# [Wet Thumb Forum]-A pea soup tank; good idea?



## Stu (Mar 16, 2005)

Bear with me whilst I explain this out.









I'll soon be ready to start off my first major planted tank and was wondering if I could use it to culture vast numbers of daphnia in it's initial stages. I have another tank containing dwarf frogs and so it would be great to supply them with free food!

The plan would be to run the empty (just substrate and water - no plants/fish) tank for a while with strong lights and possibly CO2, to induce lots of phytoplankton. Then seed it with some daphnia and let them feast and multiply.








Then when I am ready to start aquascaping, I'd turn off the lights (& CO2) and let the daphnia clear up the remaining phytoplankton until the water goes clear - allowing me to start the tank properly.

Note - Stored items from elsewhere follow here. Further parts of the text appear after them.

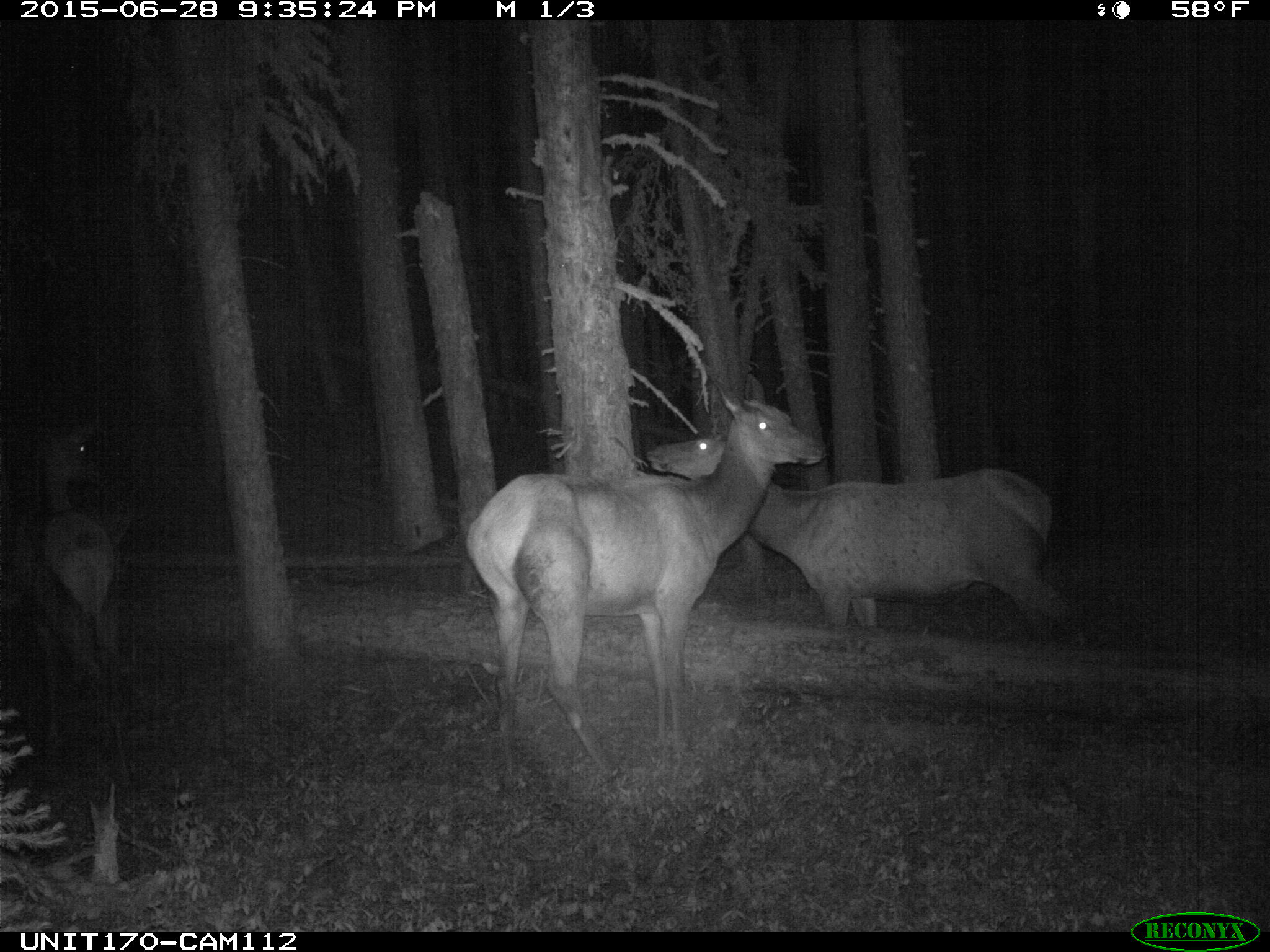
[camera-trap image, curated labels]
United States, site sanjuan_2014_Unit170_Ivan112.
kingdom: Animalia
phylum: Chordata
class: Mammalia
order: Artiodactyla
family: Cervidae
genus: Cervus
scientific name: Cervus elaphus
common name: red deer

Would this cause problems with other algae that I would struggle to remove after? Would there be any ill affects on the tank after?

I'd rather not hinder my success in planting if this is the case.


----------



## Stu (Mar 16, 2005)

Bear with me whilst I explain this out.









I'll soon be ready to start off my first major planted tank and was wondering if I could use it to culture vast numbers of daphnia in it's initial stages. I have another tank containing dwarf frogs and so it would be great to supply them with free food!

The plan would be to run the empty (just substrate and water - no plants/fish) tank for a while with strong lights and possibly CO2, to induce lots of phytoplankton. Then seed it with some daphnia and let them feast and multiply.








Then when I am ready to start aquascaping, I'd turn off the lights (& CO2) and let the daphnia clear up the remaining phytoplankton until the water goes clear - allowing me to start the tank properly.

Would this cause problems with other algae that I would struggle to remove after? Would there be any ill affects on the tank after?

I'd rather not hinder my success in planting if this is the case.


----------



## imported_russell (Sep 14, 2004)

sounds like an algae paradise, but maybe you could get it to work? if you start getting algae, just shut the lights off for a while.


----------



## Roger Miller (Jun 19, 2004)

Light and CO2 in an unplanted tank won't automatically get you green water. Of all the algae problems I have had in new tanks, green water hasn't been a common one.

CO2 may do little or nothing to help grow phytoplankton. They seem to do very well without it. Anything you want to grow will need nutrients. A little added ammonium may be needed to get things growing. You can go through all that and grow periphyton instead of phytoplankton. If that happens then you will be left with a messy-looking new tank that won't grow any daphnia.

Um, otherwise it seems like a fun idea.


Roger Miller


----------



## Stu (Mar 16, 2005)

> quote:
> 
> Originally posted by Roger Miller:
> CO2 may do little or nothing to help grow phytoplankton. They seem to do very well without it.


Phytoplanktonic organisms photosynthesise much in the same way that aquatic plants do, thus needing the same nutrients and requirements, albeit maybe in different quantities.

I found this information...


> quote:
> 
> Phytoplankton remove almost as much carbon dioxide from the air as land plants
> 
> For every 106 atoms of carbon they make into organic matter, they need 16 atoms of nitrogen and 1 atom of phosphorous. Most can't use atmospheric nitrogen gas (N2) directly but need chemically reactive forms of nitrogen such as nitrate (NO3-) or ammonium (NH4+). There is always plenty of carbon dioxide so phytoplankton keep growing until they have used up all of the useable nitrogen or all of the phosphorous, which ever runs out first.


Phytoplankton populate the surface of water bodies naturally because that is where the sun's warmth has heated the water, where CO2 can be utilised from the atmosphere and where nutrients reside that have been brought up in the convection currents.

Therefore, surely if I provide CO2 throughout the water, heat, dose high levels of NH4 and PO4 and illuminate all the water (easily possible with my power compacts), then this will create hopefully near ideal conditions for growth?

I would use a litre culture of freshwater Nannochloropsis to kick start it.


----------



## Roger Miller (Jun 19, 2004)

> quote:
> 
> ...if I provide CO2 throughout the water, heat, dose high levels of NH4 and PO4 and illuminate all the water (easily possible with my power compacts), then this will create hopefully near ideal conditions for growth?
> 
> I would use a litre culture of freshwater Nannochloropsis to kick start it.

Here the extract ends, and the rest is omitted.